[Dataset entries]

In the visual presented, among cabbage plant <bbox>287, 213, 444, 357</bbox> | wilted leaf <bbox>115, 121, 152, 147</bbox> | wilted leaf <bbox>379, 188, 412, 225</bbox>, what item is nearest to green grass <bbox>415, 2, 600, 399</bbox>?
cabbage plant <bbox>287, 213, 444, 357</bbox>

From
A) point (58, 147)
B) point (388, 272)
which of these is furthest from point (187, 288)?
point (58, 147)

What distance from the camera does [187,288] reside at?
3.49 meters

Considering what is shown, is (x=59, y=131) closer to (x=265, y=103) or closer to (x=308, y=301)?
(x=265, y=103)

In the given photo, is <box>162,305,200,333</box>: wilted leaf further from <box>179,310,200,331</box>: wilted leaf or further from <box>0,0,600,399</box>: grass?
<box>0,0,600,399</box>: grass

Do this ▸
Extract every item above, reproducing each of its lines without any change.

Reply to the exercise ▸
In the visual presented, among cabbage plant <bbox>287, 213, 444, 357</bbox> | wilted leaf <bbox>115, 121, 152, 147</bbox> | wilted leaf <bbox>379, 188, 412, 225</bbox>, what item is nearest to green grass <bbox>415, 2, 600, 399</bbox>?
cabbage plant <bbox>287, 213, 444, 357</bbox>

From
A) point (58, 147)
B) point (388, 272)
which of these is furthest from point (187, 288)?
point (58, 147)

What distance from the camera does [187,288] reside at?
3.49 meters

Considering what is shown, is (x=59, y=131) closer to (x=265, y=103) or closer to (x=308, y=301)?
(x=265, y=103)

In the given photo, is <box>162,305,200,333</box>: wilted leaf further from <box>179,310,200,331</box>: wilted leaf or further from <box>0,0,600,399</box>: grass?
<box>0,0,600,399</box>: grass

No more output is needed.